According to Vegas lore, Elvis’s arms were lacerated by the fingernails of frenzied women in the front row whenever he reached out to fans. Stage hands held buckets of iced water out of sight so he could plunge his arms into them.

At his final Vegas performance in December 1976, Elvis — by then dependent on pills — barely moved. 

A few months earlier, he’d had to cancel several shows after becoming so overweight he couldn’t walk from his dressing room to the theatre lift. He often rambled incoherently on stage, talking about his love of karate or his divorce from Priscilla.

Author Richard Zoglin insists Elvis permanently changed the town. ‘After Elvis, everything [in Vegas] got bigger: higher salaries, gaudier productions, more musicians on stage, splashier publicity campaigns,’ he says.

Only one act has ever matched Presley in terms of planet-shaking star power, but the Fab Four played just two concerts in Vegas. Most casinos turned the Beatles down, possibly assuming they only appealed to teenagers. 

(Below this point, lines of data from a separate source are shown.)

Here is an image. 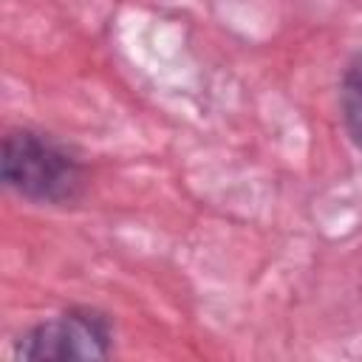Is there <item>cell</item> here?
<instances>
[{
	"mask_svg": "<svg viewBox=\"0 0 362 362\" xmlns=\"http://www.w3.org/2000/svg\"><path fill=\"white\" fill-rule=\"evenodd\" d=\"M113 328L105 314L93 308H71L51 320L31 325L14 342L20 362H79L105 359L110 354Z\"/></svg>",
	"mask_w": 362,
	"mask_h": 362,
	"instance_id": "obj_2",
	"label": "cell"
},
{
	"mask_svg": "<svg viewBox=\"0 0 362 362\" xmlns=\"http://www.w3.org/2000/svg\"><path fill=\"white\" fill-rule=\"evenodd\" d=\"M0 175L8 189L34 204H74L88 184L85 167L59 141L28 127L8 130L3 139Z\"/></svg>",
	"mask_w": 362,
	"mask_h": 362,
	"instance_id": "obj_1",
	"label": "cell"
},
{
	"mask_svg": "<svg viewBox=\"0 0 362 362\" xmlns=\"http://www.w3.org/2000/svg\"><path fill=\"white\" fill-rule=\"evenodd\" d=\"M339 107H342V124L354 147L362 153V54L348 65L339 88Z\"/></svg>",
	"mask_w": 362,
	"mask_h": 362,
	"instance_id": "obj_3",
	"label": "cell"
}]
</instances>
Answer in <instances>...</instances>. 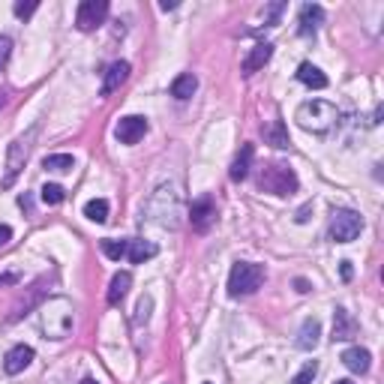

When they arrived in August 1964, their hotel, the Sahara, was surrounded by 2,000 fans, forcing the band to mostly stay in their suite. (The management brought up a few fruit machines for them to play).

They performed to 16,000 fans at the Las Vegas Convention Centre, the only venue big enough for them. Police brought in from as far away as southern Arizona surrounded the stage, and the screaming drowned out the music.

Although they never returned, the band’s short visit is credited with not only convincing Las Vegas that rock’n’roll performances could work there, but with introducing the city to a new concept — the arena show.

However, one Beatle appears to have made it perfectly plain he’s not going back for love nor money.